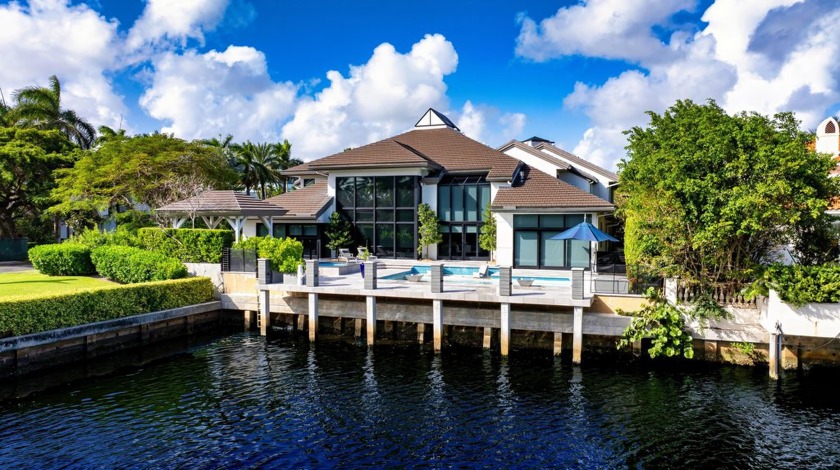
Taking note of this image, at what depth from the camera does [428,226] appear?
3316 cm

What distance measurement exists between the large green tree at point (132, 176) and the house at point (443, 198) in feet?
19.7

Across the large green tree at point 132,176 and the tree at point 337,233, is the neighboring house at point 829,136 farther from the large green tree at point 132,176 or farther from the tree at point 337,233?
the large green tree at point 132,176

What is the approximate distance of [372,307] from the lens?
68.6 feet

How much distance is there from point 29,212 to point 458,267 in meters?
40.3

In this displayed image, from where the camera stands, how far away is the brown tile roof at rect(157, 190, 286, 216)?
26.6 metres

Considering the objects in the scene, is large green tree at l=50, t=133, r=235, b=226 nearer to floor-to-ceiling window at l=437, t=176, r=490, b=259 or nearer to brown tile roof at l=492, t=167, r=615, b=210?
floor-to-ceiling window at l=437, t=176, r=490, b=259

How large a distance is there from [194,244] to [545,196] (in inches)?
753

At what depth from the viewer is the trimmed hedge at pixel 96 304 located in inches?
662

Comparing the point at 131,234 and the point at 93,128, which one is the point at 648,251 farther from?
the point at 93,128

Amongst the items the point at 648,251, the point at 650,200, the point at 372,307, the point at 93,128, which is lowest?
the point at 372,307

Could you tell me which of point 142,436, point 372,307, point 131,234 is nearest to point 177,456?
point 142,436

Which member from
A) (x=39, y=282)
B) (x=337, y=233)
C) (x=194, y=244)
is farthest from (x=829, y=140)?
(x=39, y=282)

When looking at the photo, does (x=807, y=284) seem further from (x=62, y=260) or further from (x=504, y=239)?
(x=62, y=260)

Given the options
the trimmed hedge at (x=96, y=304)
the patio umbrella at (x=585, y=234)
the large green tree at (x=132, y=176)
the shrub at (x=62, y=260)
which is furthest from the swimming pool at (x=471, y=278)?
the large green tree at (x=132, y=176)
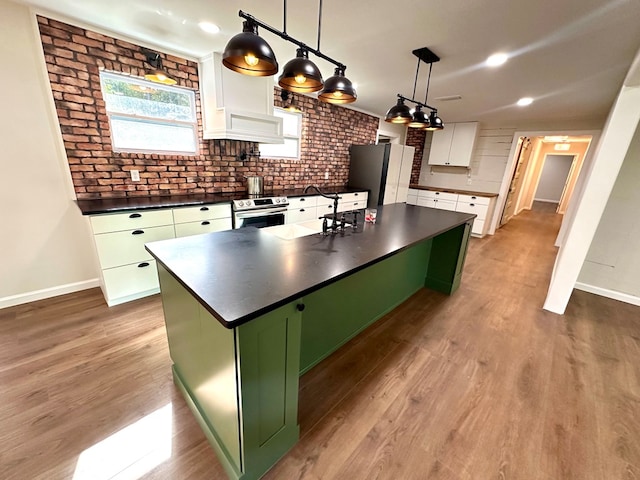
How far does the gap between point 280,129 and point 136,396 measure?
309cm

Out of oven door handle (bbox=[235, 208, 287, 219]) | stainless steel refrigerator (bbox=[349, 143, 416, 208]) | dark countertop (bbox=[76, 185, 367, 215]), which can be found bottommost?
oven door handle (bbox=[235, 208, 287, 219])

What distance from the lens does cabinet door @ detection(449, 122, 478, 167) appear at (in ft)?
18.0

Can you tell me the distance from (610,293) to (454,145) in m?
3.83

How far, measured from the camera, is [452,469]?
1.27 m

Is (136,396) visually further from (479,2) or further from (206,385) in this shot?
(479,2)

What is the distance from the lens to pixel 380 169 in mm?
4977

● ● ●

= Aim =
Retype, without any picture, exactly the lines from the one with "Considering the objects" through the end of the entries, inclusive.

= Exercise answer =
Considering the objects in the scene, is large green tree at l=50, t=133, r=235, b=226 nearer to floor-to-ceiling window at l=437, t=176, r=490, b=259 or nearer to brown tile roof at l=492, t=167, r=615, b=210?
floor-to-ceiling window at l=437, t=176, r=490, b=259

How large a distance is there from [194,244] to [545,196] (in inches)?
753

At what depth from the viewer is the trimmed hedge at pixel 96 304 located in inches?
662

Comparing the point at 131,234 and the point at 93,128, which one is the point at 648,251 farther from?
the point at 93,128

Amongst the items the point at 648,251, the point at 650,200, the point at 372,307, the point at 93,128, which is lowest?
the point at 372,307

Could you tell me which of point 142,436, point 372,307, point 131,234 is nearest to point 177,456?
point 142,436

Which member from
A) (x=39, y=282)
B) (x=337, y=233)
C) (x=194, y=244)
is farthest from (x=829, y=140)?
(x=39, y=282)

When looking at the photo, does (x=807, y=284) seem further from (x=62, y=260) or further from (x=504, y=239)?
(x=62, y=260)

Given the options
the trimmed hedge at (x=96, y=304)
the patio umbrella at (x=585, y=234)
the large green tree at (x=132, y=176)
the shrub at (x=62, y=260)
which is furthest from the swimming pool at (x=471, y=278)?
the large green tree at (x=132, y=176)
How far does the gap between point 280,129 and point 136,396 measure?
309cm

Out of oven door handle (bbox=[235, 208, 287, 219]) | stainless steel refrigerator (bbox=[349, 143, 416, 208]) | dark countertop (bbox=[76, 185, 367, 215]), which can be found bottommost?
oven door handle (bbox=[235, 208, 287, 219])

What distance from the lens does cabinet door @ detection(449, 122, 478, 167) appear at (in ft)?
18.0

Can you tell me the distance from (610,293) to (454,145) in m?
3.83

How far, measured from the camera, is [452,469]?
1.27 m

Is (136,396) visually further from (479,2) or further from (206,385) in this shot?
(479,2)

What is the distance from the lens to pixel 380 169 in mm?
4977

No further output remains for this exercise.